Text shown:
Content starts

One of the great, game-changing inventions of the 20th century, air conditioning has become so firmly entrenched in our lives that we now wonder how we ever lived without it. Of course, in the same way that any technology tends to improve over time, cooling systems have come a long way since their earliest incarnations. Even today, though, as effective as AC can be, the average system still underwhelms in at least one important regard—humidity control. Everyone’s heard the saying, “It’s not the heat, it’s the humidity.” But you may not have considered that the expression pertains as much to indoor comfort as it does to the weather outdoors. If your air conditioning fails to remove sufficient moisture from the air in your home, there are consequences—and not only for your comfort, but also for your bottom line and potentially for your health. The good news: advanced options like the Unico System control humidity much more effectively than traditional HVAC. Read on to learn why that really matters.

Content ends

Exercise description: Return the text on air conditioning and humidity in full, word for word. Work only from the text on air conditioning and humidity.

[Lines drawn from a dataset]
Content starts

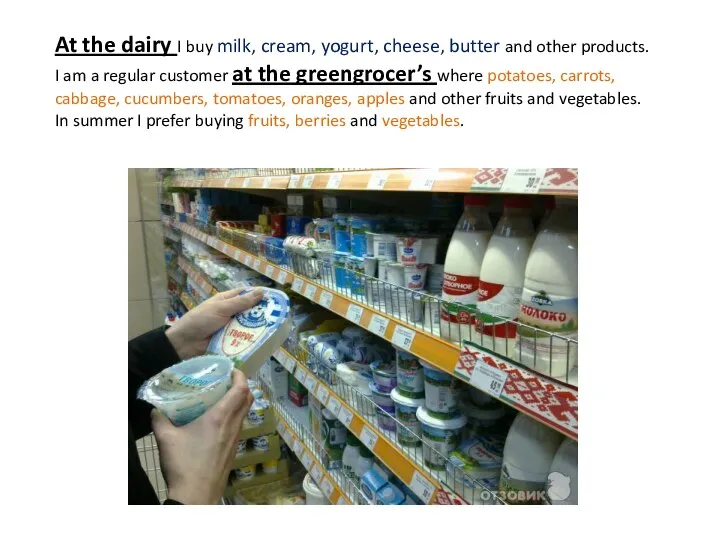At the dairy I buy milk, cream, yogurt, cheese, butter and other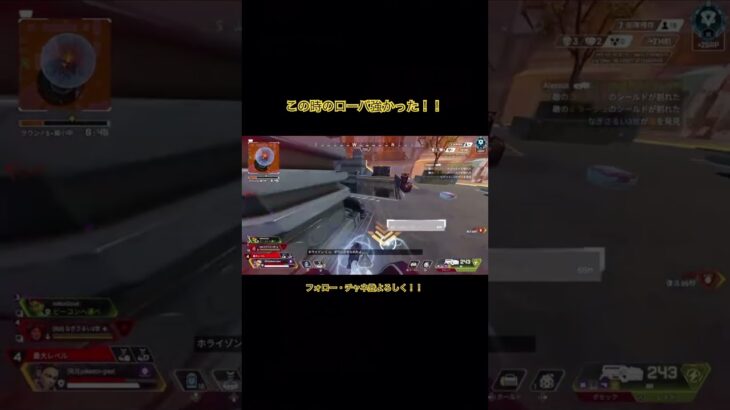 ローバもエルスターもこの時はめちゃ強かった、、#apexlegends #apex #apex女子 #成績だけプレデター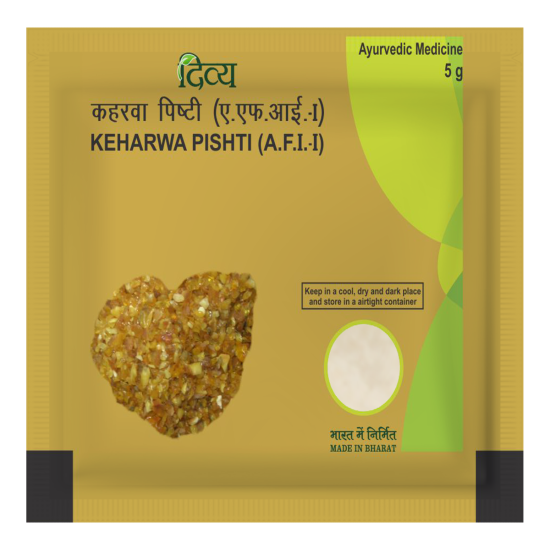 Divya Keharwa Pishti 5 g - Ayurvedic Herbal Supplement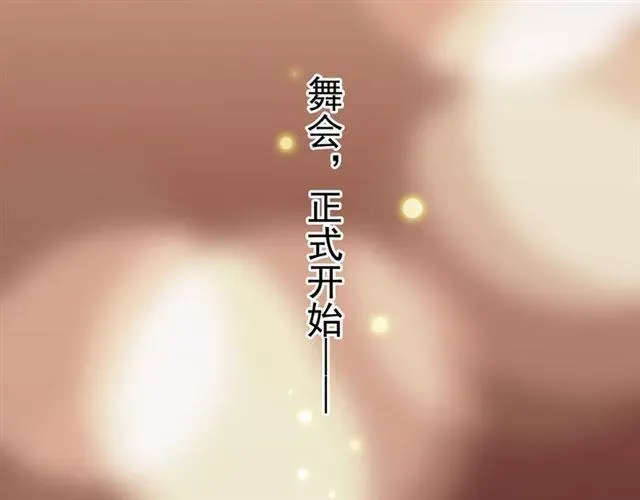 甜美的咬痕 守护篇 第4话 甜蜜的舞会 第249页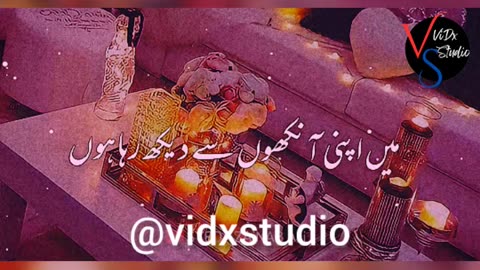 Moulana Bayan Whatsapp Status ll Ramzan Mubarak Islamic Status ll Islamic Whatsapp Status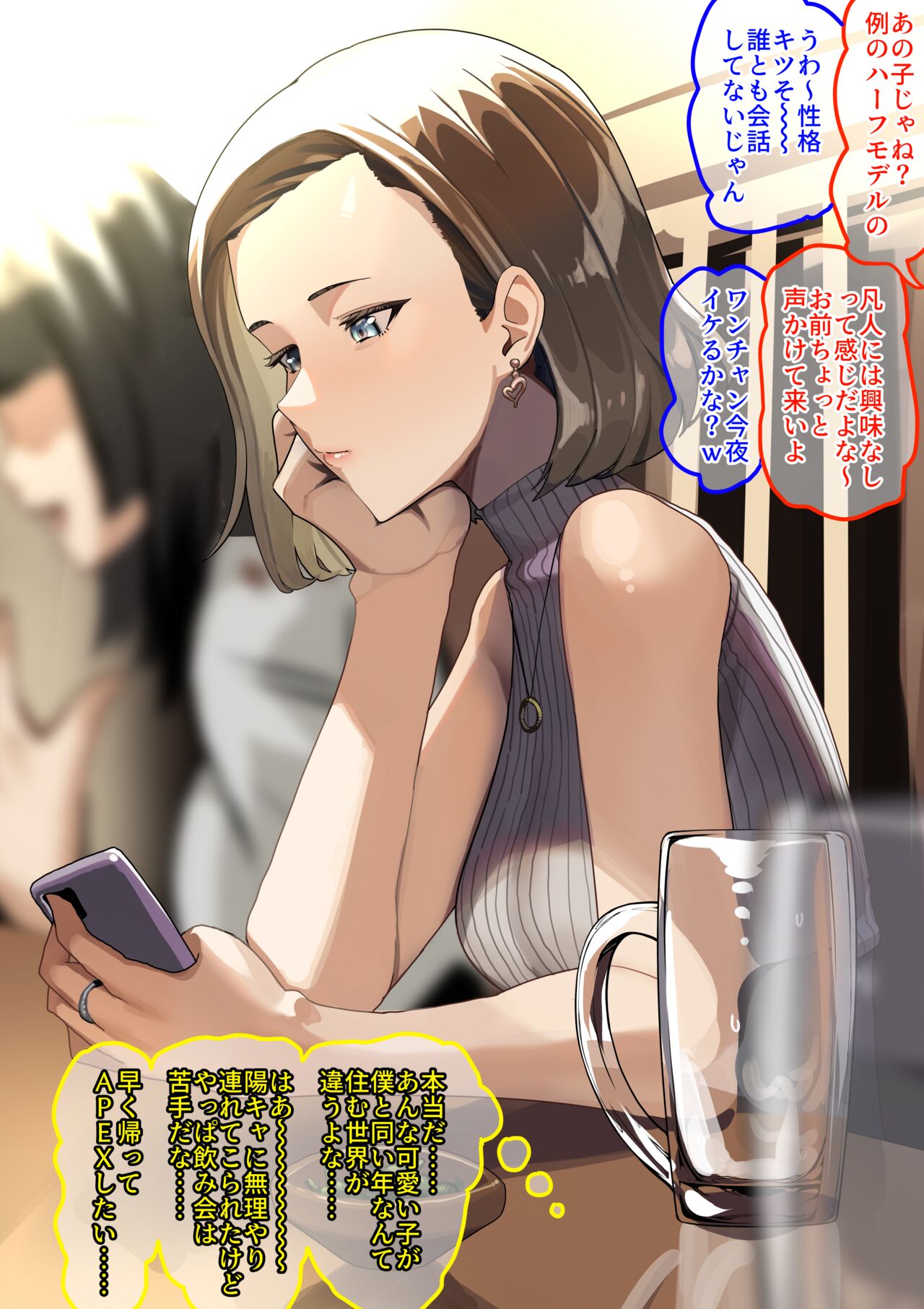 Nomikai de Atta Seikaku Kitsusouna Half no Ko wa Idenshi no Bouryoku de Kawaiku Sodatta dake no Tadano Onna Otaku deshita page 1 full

Content ends

Expected answer:
One of the great, game-changing inventions of the 20th century, air conditioning has become so firmly entrenched in our lives that we now wonder how we ever lived without it. Of course, in the same way that any technology tends to improve over time, cooling systems have come a long way since their earliest incarnations. Even today, though, as effective as AC can be, the average system still underwhelms in at least one important regard—humidity control. Everyone’s heard the saying, “It’s not the heat, it’s the humidity.” But you may not have considered that the expression pertains as much to indoor comfort as it does to the weather outdoors. If your air conditioning fails to remove sufficient moisture from the air in your home, there are consequences—and not only for your comfort, but also for your bottom line and potentially for your health. The good news: advanced options like the Unico System control humidity much more effectively than traditional HVAC. Read on to learn why that really matters.